§ **What is expected**
Convert the material, from the line containing "When comparing the" through the end, into a JSON list of strings with one string per line and blank lines omitted.

[Entries from a dataset]
------------------------------

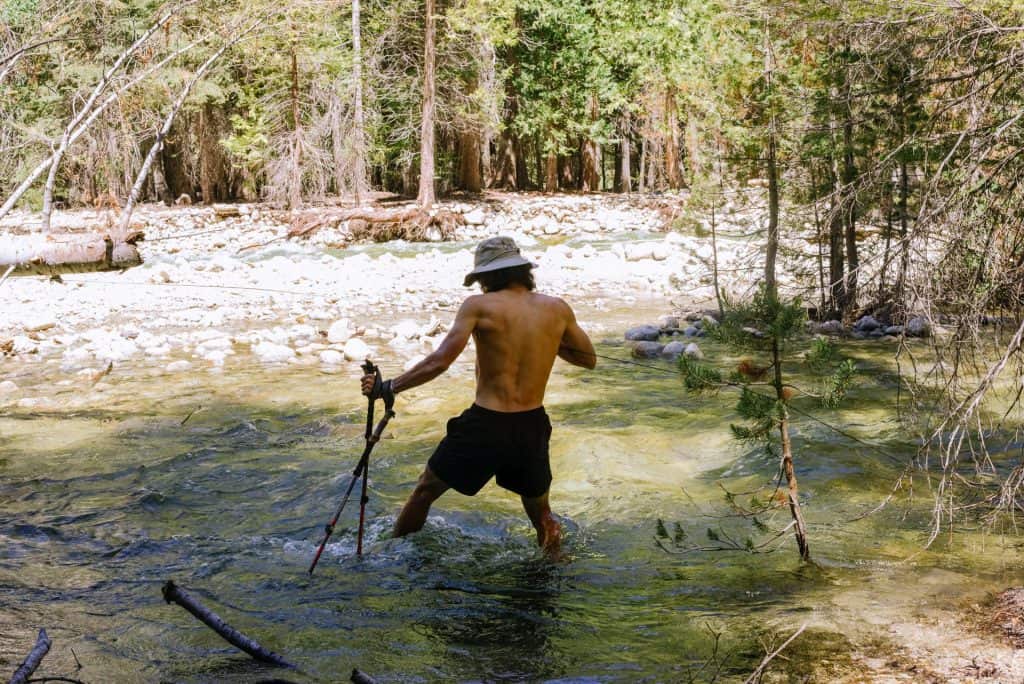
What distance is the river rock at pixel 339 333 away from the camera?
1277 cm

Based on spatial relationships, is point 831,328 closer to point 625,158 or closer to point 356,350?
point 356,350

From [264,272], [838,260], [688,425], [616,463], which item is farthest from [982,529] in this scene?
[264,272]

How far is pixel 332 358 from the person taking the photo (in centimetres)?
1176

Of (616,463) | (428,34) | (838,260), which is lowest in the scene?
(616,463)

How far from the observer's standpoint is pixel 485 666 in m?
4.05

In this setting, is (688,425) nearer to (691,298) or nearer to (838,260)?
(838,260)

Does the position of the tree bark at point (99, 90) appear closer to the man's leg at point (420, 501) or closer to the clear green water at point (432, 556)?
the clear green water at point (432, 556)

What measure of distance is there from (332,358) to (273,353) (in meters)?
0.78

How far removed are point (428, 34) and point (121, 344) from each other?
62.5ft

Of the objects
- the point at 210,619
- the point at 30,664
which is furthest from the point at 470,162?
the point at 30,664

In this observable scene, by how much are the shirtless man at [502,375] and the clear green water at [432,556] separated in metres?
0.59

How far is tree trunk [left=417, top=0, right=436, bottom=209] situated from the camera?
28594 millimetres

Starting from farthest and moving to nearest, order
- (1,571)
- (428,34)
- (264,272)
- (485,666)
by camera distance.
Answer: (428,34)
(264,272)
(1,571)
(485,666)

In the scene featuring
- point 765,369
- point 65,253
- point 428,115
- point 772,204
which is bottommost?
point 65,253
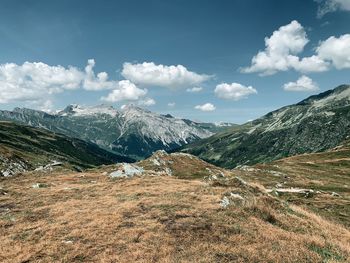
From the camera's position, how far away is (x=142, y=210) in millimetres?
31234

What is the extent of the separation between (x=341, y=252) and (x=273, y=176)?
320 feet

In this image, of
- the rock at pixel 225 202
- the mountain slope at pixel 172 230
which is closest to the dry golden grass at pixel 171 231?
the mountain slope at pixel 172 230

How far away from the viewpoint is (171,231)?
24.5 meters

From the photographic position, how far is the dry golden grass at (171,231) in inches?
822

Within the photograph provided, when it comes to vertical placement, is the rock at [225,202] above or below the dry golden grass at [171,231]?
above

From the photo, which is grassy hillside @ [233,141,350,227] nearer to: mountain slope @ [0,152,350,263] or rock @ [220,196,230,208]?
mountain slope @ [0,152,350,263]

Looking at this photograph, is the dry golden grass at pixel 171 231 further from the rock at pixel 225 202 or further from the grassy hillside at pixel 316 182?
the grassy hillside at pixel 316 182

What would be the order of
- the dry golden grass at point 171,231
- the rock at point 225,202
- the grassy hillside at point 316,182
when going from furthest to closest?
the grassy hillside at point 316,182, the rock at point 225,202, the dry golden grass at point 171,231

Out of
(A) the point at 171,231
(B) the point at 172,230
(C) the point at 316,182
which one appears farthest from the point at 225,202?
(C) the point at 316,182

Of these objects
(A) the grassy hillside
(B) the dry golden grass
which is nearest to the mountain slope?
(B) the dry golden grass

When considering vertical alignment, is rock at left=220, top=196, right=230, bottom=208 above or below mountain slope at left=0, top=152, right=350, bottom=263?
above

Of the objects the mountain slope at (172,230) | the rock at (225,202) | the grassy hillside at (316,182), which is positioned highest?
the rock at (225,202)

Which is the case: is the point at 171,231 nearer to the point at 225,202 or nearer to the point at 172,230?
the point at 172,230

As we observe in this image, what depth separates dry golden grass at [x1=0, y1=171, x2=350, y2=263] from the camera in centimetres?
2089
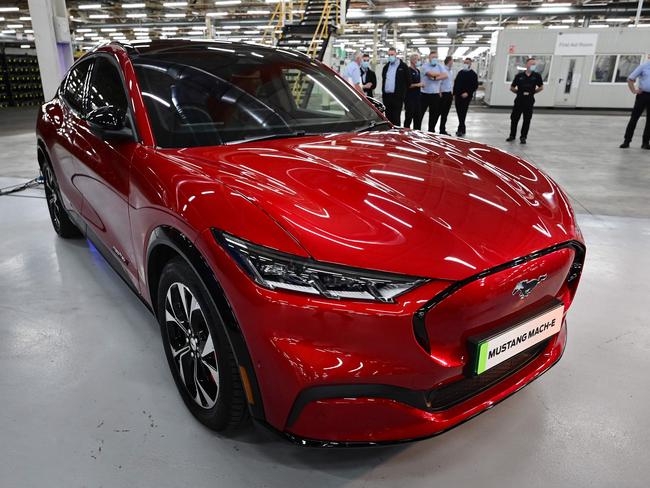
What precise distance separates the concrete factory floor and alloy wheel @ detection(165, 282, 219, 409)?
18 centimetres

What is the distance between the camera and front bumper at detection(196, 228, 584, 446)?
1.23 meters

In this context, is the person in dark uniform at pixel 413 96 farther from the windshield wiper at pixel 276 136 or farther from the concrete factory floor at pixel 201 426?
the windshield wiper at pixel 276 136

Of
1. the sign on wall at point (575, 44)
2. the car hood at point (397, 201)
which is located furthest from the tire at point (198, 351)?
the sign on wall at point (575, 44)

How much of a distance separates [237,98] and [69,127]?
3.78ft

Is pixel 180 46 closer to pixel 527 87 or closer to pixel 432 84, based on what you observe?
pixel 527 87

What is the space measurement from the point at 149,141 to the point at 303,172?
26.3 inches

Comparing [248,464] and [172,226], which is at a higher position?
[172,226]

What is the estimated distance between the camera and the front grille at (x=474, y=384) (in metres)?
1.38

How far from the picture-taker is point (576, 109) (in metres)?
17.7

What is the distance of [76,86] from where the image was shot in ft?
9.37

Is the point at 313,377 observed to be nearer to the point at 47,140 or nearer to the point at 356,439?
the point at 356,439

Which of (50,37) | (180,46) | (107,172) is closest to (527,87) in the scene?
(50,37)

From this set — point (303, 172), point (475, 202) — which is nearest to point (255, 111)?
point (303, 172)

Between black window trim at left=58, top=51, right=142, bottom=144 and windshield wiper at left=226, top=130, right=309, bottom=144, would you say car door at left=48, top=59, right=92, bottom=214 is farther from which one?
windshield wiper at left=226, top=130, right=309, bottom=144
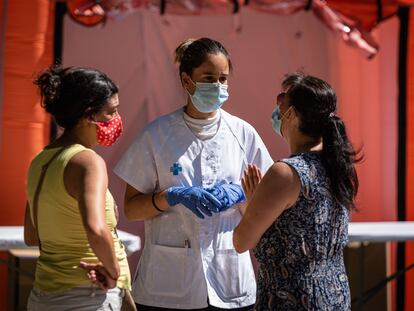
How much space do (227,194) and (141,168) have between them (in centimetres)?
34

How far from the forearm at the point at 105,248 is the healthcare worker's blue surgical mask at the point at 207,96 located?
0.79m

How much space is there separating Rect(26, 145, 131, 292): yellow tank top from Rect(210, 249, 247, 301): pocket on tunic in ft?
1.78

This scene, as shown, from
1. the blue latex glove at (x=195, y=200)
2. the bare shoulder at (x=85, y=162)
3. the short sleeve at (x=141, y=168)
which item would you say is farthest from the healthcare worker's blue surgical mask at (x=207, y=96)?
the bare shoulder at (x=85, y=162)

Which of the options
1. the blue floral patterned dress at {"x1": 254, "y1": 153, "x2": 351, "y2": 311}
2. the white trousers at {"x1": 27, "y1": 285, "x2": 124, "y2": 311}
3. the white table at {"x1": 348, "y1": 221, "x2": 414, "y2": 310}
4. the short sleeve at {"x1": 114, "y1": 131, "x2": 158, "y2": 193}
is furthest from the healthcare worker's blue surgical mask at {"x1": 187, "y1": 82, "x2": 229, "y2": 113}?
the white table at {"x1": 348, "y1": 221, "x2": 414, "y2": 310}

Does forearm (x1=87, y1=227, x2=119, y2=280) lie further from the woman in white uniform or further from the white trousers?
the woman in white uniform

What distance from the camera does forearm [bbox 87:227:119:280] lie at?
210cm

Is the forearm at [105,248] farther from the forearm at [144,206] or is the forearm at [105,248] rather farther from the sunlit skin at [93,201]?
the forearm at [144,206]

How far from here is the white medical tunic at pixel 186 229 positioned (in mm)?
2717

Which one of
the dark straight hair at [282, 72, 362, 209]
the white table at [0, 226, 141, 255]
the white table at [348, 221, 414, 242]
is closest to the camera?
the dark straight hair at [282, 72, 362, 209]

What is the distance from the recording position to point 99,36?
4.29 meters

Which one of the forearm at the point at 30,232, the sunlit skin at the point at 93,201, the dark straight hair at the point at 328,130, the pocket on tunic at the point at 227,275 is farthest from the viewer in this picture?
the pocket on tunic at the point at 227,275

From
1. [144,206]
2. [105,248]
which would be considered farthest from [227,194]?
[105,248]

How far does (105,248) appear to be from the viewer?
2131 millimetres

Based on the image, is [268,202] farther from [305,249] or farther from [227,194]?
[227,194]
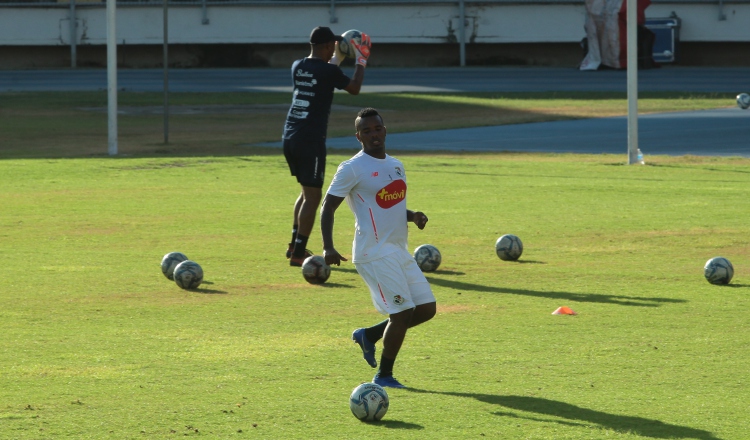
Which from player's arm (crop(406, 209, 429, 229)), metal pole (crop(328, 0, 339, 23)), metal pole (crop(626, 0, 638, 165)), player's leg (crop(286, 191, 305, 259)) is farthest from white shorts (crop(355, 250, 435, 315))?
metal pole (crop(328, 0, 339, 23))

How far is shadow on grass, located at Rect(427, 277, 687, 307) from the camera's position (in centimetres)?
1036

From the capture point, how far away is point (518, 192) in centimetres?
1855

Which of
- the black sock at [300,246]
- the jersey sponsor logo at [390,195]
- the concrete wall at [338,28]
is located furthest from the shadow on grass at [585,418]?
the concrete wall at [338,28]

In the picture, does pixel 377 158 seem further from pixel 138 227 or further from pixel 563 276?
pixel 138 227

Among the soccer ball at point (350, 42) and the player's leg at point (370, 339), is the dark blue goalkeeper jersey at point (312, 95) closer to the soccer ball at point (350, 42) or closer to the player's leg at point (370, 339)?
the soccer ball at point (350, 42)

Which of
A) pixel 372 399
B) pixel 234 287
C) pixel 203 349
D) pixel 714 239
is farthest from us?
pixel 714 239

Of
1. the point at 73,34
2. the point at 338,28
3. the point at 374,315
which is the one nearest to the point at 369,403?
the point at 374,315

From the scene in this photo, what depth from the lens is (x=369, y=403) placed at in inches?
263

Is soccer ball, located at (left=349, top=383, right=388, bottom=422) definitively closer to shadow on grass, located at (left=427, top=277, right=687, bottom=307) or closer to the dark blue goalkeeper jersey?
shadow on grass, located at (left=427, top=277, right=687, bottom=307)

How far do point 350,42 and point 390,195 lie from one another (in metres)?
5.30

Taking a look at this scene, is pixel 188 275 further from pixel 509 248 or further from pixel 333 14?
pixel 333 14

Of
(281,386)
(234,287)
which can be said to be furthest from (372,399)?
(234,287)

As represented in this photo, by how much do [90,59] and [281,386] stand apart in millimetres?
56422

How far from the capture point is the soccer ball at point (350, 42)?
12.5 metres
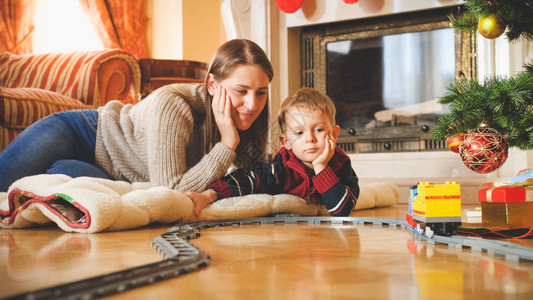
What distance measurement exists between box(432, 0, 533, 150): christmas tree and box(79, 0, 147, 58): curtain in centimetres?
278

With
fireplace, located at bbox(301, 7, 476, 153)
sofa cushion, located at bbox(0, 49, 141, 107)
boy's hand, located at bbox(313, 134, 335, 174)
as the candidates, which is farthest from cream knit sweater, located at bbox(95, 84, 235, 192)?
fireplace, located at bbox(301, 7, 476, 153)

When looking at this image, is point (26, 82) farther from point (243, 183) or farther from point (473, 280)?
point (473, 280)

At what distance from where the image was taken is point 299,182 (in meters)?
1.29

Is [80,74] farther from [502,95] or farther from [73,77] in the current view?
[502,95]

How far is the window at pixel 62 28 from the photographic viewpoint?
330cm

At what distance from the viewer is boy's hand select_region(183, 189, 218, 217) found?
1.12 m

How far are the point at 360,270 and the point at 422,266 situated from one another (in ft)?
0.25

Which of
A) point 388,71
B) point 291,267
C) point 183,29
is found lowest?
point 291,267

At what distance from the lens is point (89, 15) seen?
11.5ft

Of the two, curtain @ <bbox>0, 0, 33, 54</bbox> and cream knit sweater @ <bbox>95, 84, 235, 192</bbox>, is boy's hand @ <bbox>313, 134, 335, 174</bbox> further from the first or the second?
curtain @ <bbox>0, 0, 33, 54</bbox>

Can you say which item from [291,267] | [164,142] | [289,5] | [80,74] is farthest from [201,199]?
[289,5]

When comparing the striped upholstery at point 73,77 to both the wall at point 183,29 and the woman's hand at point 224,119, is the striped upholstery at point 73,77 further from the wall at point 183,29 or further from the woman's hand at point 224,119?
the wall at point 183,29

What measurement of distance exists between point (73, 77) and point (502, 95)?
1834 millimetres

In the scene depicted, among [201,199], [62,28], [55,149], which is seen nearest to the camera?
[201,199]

------------------------------

§ **Answer in full**
[
  "When comparing the striped upholstery at point 73,77 to both the wall at point 183,29 and the woman's hand at point 224,119, is the striped upholstery at point 73,77 further from the wall at point 183,29 or further from the woman's hand at point 224,119?",
  "the wall at point 183,29",
  "What measurement of distance exists between point (73, 77) and point (502, 95)?",
  "1834 millimetres",
  "In the scene depicted, among [201,199], [62,28], [55,149], which is seen nearest to the camera?",
  "[201,199]"
]